2. Find the value of tan $45$ degree using the function sin \[{{45}^{0}}\] and cos\[{{45}^{0}}\]?
Solution:
We know that
$\tan 45^\circ = \dfrac{{\sin 45^\circ }}{{\cos 45^\circ }}$
$ \Rightarrow \tan 45^\circ = \dfrac{{\dfrac{1}{{\sqrt 2 }}}}{{\dfrac{1}{{\sqrt 2 }}}}$
$ \Rightarrow \tan 45^\circ = 1$.
3. What is the value of tan 90 degrees by using cot \[{{90}^{0}}\]?
Solution:
We know that
Tan 90 degree $ = \dfrac{1}{{\cot 90^\circ }}$ .
Where, $\cot 90^\circ = 0$
Then tan 90 degree $ = \dfrac{1}{0} = \infty $ (or undefined).

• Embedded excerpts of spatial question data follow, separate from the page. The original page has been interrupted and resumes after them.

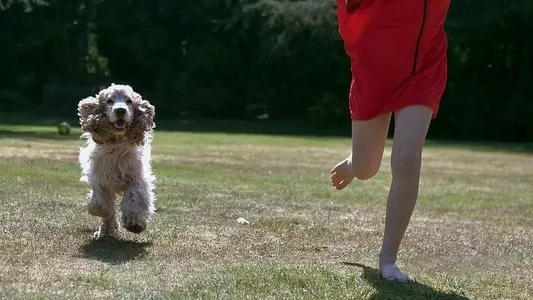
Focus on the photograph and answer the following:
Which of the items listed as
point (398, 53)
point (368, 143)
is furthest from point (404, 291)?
point (398, 53)

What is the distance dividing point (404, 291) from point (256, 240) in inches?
86.9

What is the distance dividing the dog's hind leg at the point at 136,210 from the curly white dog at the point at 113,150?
19mm

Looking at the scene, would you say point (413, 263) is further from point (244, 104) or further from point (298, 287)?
point (244, 104)

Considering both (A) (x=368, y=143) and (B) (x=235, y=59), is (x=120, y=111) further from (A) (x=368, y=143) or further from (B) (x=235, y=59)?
(B) (x=235, y=59)

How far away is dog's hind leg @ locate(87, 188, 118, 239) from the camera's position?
7.80 meters

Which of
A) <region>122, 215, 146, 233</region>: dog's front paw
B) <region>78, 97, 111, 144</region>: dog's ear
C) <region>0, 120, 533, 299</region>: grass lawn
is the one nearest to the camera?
<region>0, 120, 533, 299</region>: grass lawn

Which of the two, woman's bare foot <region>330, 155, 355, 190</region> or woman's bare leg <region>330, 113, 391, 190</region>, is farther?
woman's bare foot <region>330, 155, 355, 190</region>

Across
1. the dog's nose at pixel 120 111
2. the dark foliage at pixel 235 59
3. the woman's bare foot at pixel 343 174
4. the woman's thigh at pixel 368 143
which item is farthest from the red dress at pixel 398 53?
the dark foliage at pixel 235 59

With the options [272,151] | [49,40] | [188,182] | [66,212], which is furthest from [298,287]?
[49,40]

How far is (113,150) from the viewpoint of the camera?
7969mm

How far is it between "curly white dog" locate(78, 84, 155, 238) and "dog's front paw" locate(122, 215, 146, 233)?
0.14 meters

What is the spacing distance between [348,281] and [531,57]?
33.2 metres

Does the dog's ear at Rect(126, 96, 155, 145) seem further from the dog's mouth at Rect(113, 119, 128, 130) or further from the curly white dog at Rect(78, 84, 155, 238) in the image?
the dog's mouth at Rect(113, 119, 128, 130)

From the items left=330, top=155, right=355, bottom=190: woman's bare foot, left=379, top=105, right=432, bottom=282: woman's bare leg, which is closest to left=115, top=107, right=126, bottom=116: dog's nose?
left=330, top=155, right=355, bottom=190: woman's bare foot
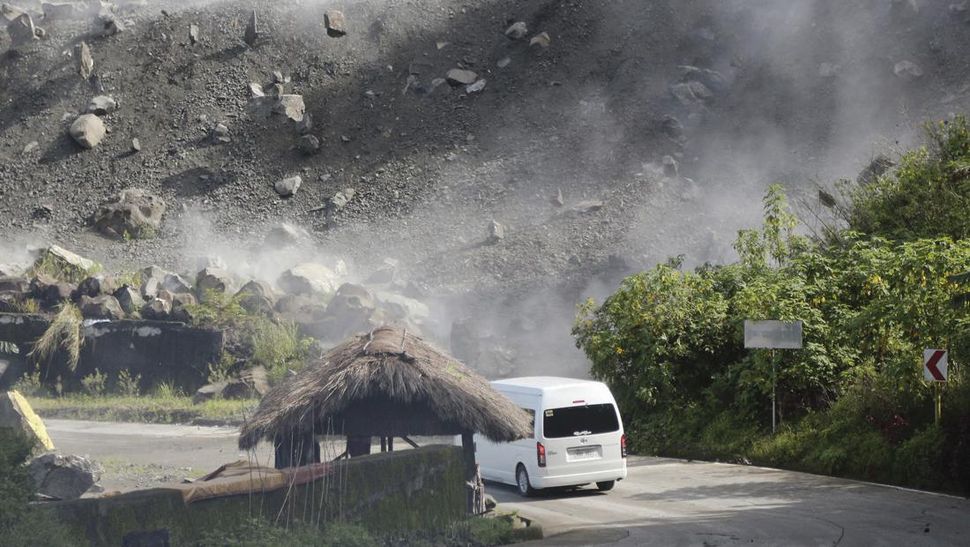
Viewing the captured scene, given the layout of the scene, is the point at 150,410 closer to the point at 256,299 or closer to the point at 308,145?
the point at 256,299

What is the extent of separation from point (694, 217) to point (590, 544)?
2915cm

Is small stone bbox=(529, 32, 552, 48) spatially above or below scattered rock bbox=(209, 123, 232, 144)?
above

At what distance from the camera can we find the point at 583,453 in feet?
64.5

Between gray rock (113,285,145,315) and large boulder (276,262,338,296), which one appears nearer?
gray rock (113,285,145,315)

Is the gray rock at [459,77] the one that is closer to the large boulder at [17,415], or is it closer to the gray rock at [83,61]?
the gray rock at [83,61]

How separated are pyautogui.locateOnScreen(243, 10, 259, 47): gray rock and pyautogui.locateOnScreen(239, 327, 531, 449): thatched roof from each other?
42831 millimetres

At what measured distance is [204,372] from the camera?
34750mm

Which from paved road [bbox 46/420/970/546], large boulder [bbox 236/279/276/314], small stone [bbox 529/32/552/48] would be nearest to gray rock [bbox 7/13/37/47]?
small stone [bbox 529/32/552/48]


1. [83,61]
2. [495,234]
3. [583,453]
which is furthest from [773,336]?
[83,61]

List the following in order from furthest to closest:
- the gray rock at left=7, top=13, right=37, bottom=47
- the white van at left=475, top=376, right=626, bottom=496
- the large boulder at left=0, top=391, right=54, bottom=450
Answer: the gray rock at left=7, top=13, right=37, bottom=47
the large boulder at left=0, top=391, right=54, bottom=450
the white van at left=475, top=376, right=626, bottom=496

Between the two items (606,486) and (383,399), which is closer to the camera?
(383,399)

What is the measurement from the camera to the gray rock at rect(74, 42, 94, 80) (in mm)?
54281

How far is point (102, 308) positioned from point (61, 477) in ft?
64.6

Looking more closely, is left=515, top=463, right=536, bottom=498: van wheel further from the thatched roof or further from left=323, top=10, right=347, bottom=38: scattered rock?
left=323, top=10, right=347, bottom=38: scattered rock
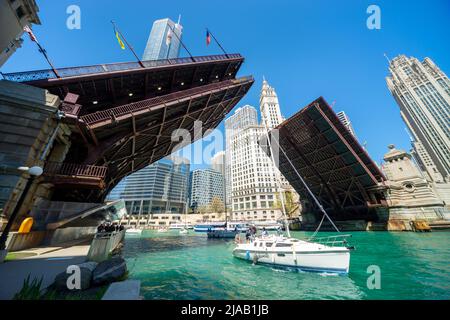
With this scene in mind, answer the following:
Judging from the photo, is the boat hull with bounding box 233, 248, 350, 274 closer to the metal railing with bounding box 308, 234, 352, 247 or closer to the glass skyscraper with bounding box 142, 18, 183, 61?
the metal railing with bounding box 308, 234, 352, 247

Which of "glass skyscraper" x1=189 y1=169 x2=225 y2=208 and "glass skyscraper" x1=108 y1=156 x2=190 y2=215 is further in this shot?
"glass skyscraper" x1=189 y1=169 x2=225 y2=208

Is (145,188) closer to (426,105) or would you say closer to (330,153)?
(330,153)

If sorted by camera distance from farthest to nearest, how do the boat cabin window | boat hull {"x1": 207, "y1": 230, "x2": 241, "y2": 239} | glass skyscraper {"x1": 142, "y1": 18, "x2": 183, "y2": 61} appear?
glass skyscraper {"x1": 142, "y1": 18, "x2": 183, "y2": 61}
boat hull {"x1": 207, "y1": 230, "x2": 241, "y2": 239}
the boat cabin window

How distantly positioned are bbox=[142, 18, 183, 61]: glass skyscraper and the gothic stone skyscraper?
5379 inches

4. Find tan A with the opposite side $ = 25$ and adjacent side $ = 5$?
Solution:
We know that
Tan A $ = $ opposite side divided by the adjacent side
Tan A $ = \dfrac{{25}}{5}$
Tan A $ = 5$.
Summary
The tangent of the angle is the trigonometric ratio between the adjacent and opposite sides of a right triangle containing that angle. The value of Tan 90 degrees always lies on the positive y-axis, so it is undefined. We also talked about ways to find tan values for any given angle and sides.
Practice Questions
1. Find the Value of Tan B where the opposite side and adjacent side of the functions are 3 and 6.
2. Find the value of Tan 45 degrees by using the function cot 45 degrees.
3. Find the value of Tan 60 degrees by using the function sin \[{{60}^{0}}\] and cos\[{{60}^{0}}\]?
Answers:
1. $\dfrac{1}{2}$
2. $1$
3. $\sqrt 3 $
FAQs on Value of Tan 90 Degrees
1. When does tan equal zero?
The tan equals zero at 0 degrees and 180 degrees.
2. How does the tangent can be represented in trigonometry?
Tangent can be represented as tan.
3. Where does the tan is positive?
All trigonometric functions are positive in the first quadrant, and tangent functions are positive in the third quadrant. Hence, the Tan is positive in both the first and third quadrants.
4. What does tangent angle mean?
The ratio of the length of the side opposite from an acute angle $\theta $ to the side next to it is known as the tangent of an angle (let's say $\theta $) in trigonometry. Only right-angled triangles can produce this.